Provided records —

====

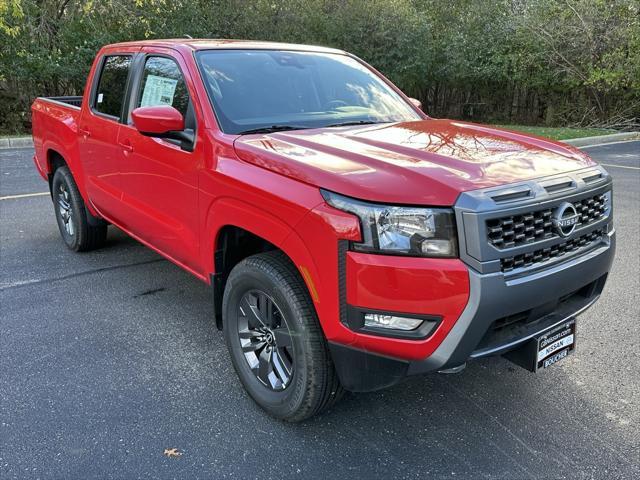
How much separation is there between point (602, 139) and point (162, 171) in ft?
47.4

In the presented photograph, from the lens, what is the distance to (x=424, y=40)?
19.8 m

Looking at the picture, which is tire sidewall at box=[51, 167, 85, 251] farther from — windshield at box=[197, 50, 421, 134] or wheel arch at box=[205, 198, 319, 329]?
wheel arch at box=[205, 198, 319, 329]

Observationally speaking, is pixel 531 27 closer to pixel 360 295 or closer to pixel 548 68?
pixel 548 68

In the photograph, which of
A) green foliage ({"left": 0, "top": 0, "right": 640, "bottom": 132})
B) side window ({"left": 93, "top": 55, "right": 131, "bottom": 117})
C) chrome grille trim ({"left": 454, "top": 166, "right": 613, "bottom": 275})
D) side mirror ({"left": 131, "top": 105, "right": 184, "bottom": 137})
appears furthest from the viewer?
green foliage ({"left": 0, "top": 0, "right": 640, "bottom": 132})

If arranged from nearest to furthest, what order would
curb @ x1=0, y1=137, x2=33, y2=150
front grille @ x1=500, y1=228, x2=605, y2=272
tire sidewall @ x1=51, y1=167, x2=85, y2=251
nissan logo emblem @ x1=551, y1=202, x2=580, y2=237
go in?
1. front grille @ x1=500, y1=228, x2=605, y2=272
2. nissan logo emblem @ x1=551, y1=202, x2=580, y2=237
3. tire sidewall @ x1=51, y1=167, x2=85, y2=251
4. curb @ x1=0, y1=137, x2=33, y2=150

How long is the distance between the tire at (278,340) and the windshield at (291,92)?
0.90 metres

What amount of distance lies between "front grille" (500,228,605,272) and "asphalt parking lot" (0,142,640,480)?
92cm

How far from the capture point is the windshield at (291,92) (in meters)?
3.31

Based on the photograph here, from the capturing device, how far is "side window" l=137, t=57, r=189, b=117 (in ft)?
11.4

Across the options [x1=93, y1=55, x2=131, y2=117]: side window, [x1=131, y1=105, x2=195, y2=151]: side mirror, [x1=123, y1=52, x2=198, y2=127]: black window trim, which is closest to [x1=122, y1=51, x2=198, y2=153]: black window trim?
[x1=123, y1=52, x2=198, y2=127]: black window trim

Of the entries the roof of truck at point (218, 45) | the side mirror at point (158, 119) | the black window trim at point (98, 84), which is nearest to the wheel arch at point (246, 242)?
the side mirror at point (158, 119)

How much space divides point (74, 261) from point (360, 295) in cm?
387

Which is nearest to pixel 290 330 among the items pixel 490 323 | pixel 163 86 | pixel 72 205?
pixel 490 323

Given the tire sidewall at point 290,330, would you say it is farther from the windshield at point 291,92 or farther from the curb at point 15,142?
the curb at point 15,142
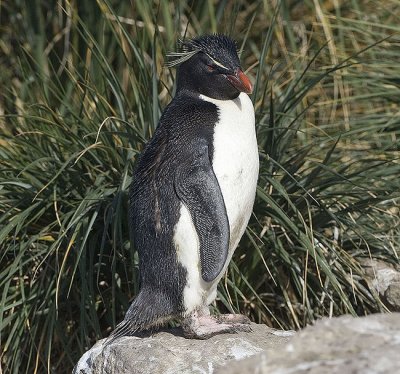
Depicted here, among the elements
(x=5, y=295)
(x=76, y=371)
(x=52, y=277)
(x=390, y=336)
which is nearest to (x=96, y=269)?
(x=52, y=277)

====

What is being asked — All lines from the one holding "How long is" to the end of the listing above need to be duplicated exactly. None of the pictures should be included.

Expected answer —
How long is the distance between the tire at (278,340) and the windshield at (291,92)?
0.90 metres

What amount of distance lies between "front grille" (500,228,605,272) and "asphalt parking lot" (0,142,640,480)?
92cm

How far from the capture point is the windshield at (291,92) (in meters)?
3.31

Based on the photograph here, from the capturing device, how far is "side window" l=137, t=57, r=189, b=117 (in ft)?
11.4

Across the options [x1=93, y1=55, x2=131, y2=117]: side window, [x1=131, y1=105, x2=195, y2=151]: side mirror, [x1=123, y1=52, x2=198, y2=127]: black window trim, which is closest to [x1=122, y1=51, x2=198, y2=153]: black window trim?
[x1=123, y1=52, x2=198, y2=127]: black window trim

Of the entries the roof of truck at point (218, 45) | the side mirror at point (158, 119) | the black window trim at point (98, 84), which is nearest to the wheel arch at point (246, 242)?
the side mirror at point (158, 119)

How much space divides point (74, 261) from point (360, 295) in cm?
387

Which is nearest to pixel 290 330 among the items pixel 490 323 | pixel 163 86 | pixel 72 205?
pixel 490 323

Given the tire sidewall at point 290,330, would you say it is farther from the windshield at point 291,92 or farther from the curb at point 15,142?
the curb at point 15,142
Depicted here, among the elements
(x=5, y=295)
(x=76, y=371)
(x=52, y=277)
(x=390, y=336)
which is nearest to (x=96, y=269)?
(x=52, y=277)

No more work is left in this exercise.